I read today of yet another recording of the 
Goldberg Variations on the mighty Steinway 
(Beatrice Rana). I can only suppose that pianists 
are either unable to master the harpsichord, or 
just stuck in a Gould/Busoni mindset.

Having tried for YEARS to play Bach's music on 
the piano, I was never able to do so with 
conviction or personal satisfaction. Certain 
features seemed so badly composed for the 
instrument -- until I discoverd harpsichords 20 
or so years ago and all fell in place. (I can 
enjoy Glenn Gould's recordings from time to time, 
but when I hear him play works that are familiar 
to me in harpsichord guise I am unable to recognise them as the same pieces!)

Clearly the "battle" of persuading musicians to 
play baroque keyboard music on appropriate 
instruments is not won. At first the 
"traditionalists" had a point in that the results 
were often unmusical, and in many cases they 
still are, though the pendulum has swung from 
sewing machine to unrhythmical. Today it seems 
that one is either a player of a Steinway 
/Bösendorfer or an "early keyboardist". Why are 
these two so incompatible?
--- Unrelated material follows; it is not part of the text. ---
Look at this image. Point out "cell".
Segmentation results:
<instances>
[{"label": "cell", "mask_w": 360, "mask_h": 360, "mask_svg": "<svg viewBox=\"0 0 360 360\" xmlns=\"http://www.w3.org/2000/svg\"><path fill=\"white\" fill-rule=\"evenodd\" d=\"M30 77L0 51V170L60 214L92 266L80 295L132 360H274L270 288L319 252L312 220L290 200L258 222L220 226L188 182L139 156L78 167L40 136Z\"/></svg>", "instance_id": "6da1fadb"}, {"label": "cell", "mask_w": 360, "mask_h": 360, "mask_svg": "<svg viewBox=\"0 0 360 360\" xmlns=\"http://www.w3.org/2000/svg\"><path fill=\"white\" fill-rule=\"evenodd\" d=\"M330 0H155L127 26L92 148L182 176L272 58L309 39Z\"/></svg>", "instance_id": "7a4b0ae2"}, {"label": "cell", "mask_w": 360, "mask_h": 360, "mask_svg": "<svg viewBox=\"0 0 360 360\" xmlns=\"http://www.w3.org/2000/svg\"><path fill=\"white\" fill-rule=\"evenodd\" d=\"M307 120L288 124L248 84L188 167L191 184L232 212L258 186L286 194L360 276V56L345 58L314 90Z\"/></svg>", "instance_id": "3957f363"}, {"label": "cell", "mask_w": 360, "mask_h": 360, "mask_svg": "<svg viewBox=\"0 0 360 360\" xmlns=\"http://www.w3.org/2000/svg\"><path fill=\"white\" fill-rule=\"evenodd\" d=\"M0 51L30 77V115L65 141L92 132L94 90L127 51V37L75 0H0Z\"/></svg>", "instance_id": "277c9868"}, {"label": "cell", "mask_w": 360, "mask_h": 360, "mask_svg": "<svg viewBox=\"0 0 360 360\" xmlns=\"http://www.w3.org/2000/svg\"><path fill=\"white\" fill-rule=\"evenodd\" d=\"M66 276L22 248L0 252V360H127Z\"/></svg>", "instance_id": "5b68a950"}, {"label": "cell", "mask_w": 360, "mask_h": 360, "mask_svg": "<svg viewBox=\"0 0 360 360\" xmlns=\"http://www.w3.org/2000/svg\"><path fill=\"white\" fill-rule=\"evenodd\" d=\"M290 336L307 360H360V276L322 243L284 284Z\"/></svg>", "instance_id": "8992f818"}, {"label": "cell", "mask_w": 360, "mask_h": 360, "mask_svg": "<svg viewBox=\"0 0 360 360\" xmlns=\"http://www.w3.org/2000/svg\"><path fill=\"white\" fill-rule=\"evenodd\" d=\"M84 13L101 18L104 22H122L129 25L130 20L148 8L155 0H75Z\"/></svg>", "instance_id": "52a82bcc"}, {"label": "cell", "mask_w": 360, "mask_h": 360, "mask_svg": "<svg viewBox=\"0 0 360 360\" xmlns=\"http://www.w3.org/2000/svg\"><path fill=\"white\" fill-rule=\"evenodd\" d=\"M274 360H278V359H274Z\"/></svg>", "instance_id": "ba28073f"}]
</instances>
Why must a player be 
considered committed to one and not the other? 
(Aside: in his edition of the 48, e.g. his notes 
to the B minor P&F of Book I, Tovey refers 
approvingly to the clavichord; was he the first modern pianist to do this?)

How to convince the seemingly invincibly 
ignorant, who are often nice people, and who can 
play the heck out of Liszt and Brahms, but not 
enter into the spirit of Froberger or the 
Couperins, and who seemingly imagine that Bach 
would have wasted hours of his life composing for 
the wretched instruments that they take harpsichords and clavichords to be?

Collectively it seems we are doing something 
wrong in not being able to win this "battle".